“Zona de Interesse” provoca um choque profundo, que ecoa bem além dos créditos finais. Ao trazer à tona a monstruosidade nazista, o filme expõe o papel de figuras como Rudolf Höss (1901-1947), comandante do campo de concentração de Auschwitz, na maquinaria do horror instaurado pelo regime de Hitler. A ascensão do ditador à chancelaria da Alemanha em 1933 marcou o início de uma era obscura, com a brutalidade nazista ganhando forma concreta nas ações de oficiais como Höss. Sua frieza em dirigir Auschwitz e viver a poucos metros das câmaras de gás revela uma adesão quase impassível ao terror.
Höss, um dos símbolos daquilo que a filósofa Hannah Arendt denominou “a banalidade do mal”, encarna a indiferença metódica com que muitos conduziam atrocidades em nome do regime. Ele habitava Auschwitz com sua família, na tranquilidade de quem mora próximo a um parque, enquanto as câmaras de gás realizavam a “Solução Final” para a “Questão Judaica”. Essa convivência entre o lar pacato e o campo de extermínio aproxima o público do abismo moral vivido por aqueles que, como Höss, naturalizaram o extermínio.
Jonathan Glazer, ao adaptar o romance homônimo de Martin Amis, constrói uma narrativa visual que permite ao espectador testemunhar a separação entre a realidade apavorante de Auschwitz e a rotina aparentemente normal da família Höss. O diretor conduz o público a uma experiência sensorial que, com ruídos abafados e gritos distantes, vai desvelando o horror oculto sob a rotina doméstica. As paredes do campo de Auschwitz guardam as marcas de tentativas desesperadas de fuga, lembrando o que se passava tão perto e era, paradoxalmente, ignorado por aqueles que ali viviam.
O filme também enfrenta uma questão incômoda: o que motiva um retorno a essas histórias? À primeira vista, pode parecer que reviver esse passado sombrio não acrescenta algo novo para os alemães ou para as comunidades judaicas que carregam esse trauma. Contudo, a primeira cena responde a essa inquietação, mostrando a família Höss desfrutando de um bucólico banho de sol, como qualquer outra. E esse paralelo com a normalidade universal revela o quanto foram também “comuns” na vida que desejavam, abrindo espaço para uma reflexão sobre como a ideologia nazista seduziu até aqueles que, em tese, só buscavam viver em paz.

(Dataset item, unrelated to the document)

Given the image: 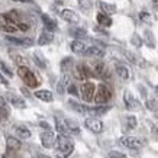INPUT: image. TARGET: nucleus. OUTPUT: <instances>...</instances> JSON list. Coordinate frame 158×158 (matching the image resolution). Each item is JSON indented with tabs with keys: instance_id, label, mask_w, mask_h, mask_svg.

A fotografia de Lukasz Zal oferece uma visão perturbadora de “limpeza”, evidenciando a discrepância entre a serenidade do lar dos Höss e a brutalidade a poucos metros dali. Utilizando apenas luz natural, Zal mantém uma estética limpa, o que torna o cenário ainda mais inquietante. Höss e sua esposa Hedwig, interpretados por Christian Friedel e Sandra Hüller, estão impecáveis em trajes elegantes — ele em um terno branco e ela em um vestido rosa — contrastando com a proximidade sinistra de Auschwitz, cuja fumaça negra aparece ao fundo, ignorada pelo casal. Esse contraste torna ainda mais cruel a indiferença deles diante do genocídio em curso.
Na dinâmica entre o casal, Glazer constrói uma relação que, sob a superfície de afeto e vida doméstica, assume tons macabros. Celebram aniversários e Natais sem qualquer afetação, enquanto centenas de pessoas morrem do outro lado da cerca. É como se vivessem em um teatro cínico, sem disfarçar a ironia de um cotidiano tão insensível e asséptico diante do sofrimento. Em meio a essa atmosfera controlada e silenciosa, o filme vai provocando a audiência, sugerindo um confronto com o lado mais cínico e vil da natureza humana.
A montagem de Paul Watts nos leva ao Memorial e Museu Auschwitz-Birkenau, onde o calçado e os pertences das vítimas permanecem como lembranças indeléveis do horror. Esse contraste entre passado e presente reforça a conexão inevitável com a história: o sofrimento ali representado permanece vívido e eterno. A visão desses objetos, protegidos por grossas paredes de vidro, encerra o filme com uma lembrança amarga e inescapável de que o peso da história ainda paira sobre nós.
“Zona de Interesse” aborda a linha tênue entre a brutalidade histórica e a representação artística. Glazer nos convida a refletir sobre os desdobramentos dessa convivência perturbadora e a reconhecer que, embora estejamos distantes de Auschwitz, o perigo de sua ideologia ainda espreita entre os escombros.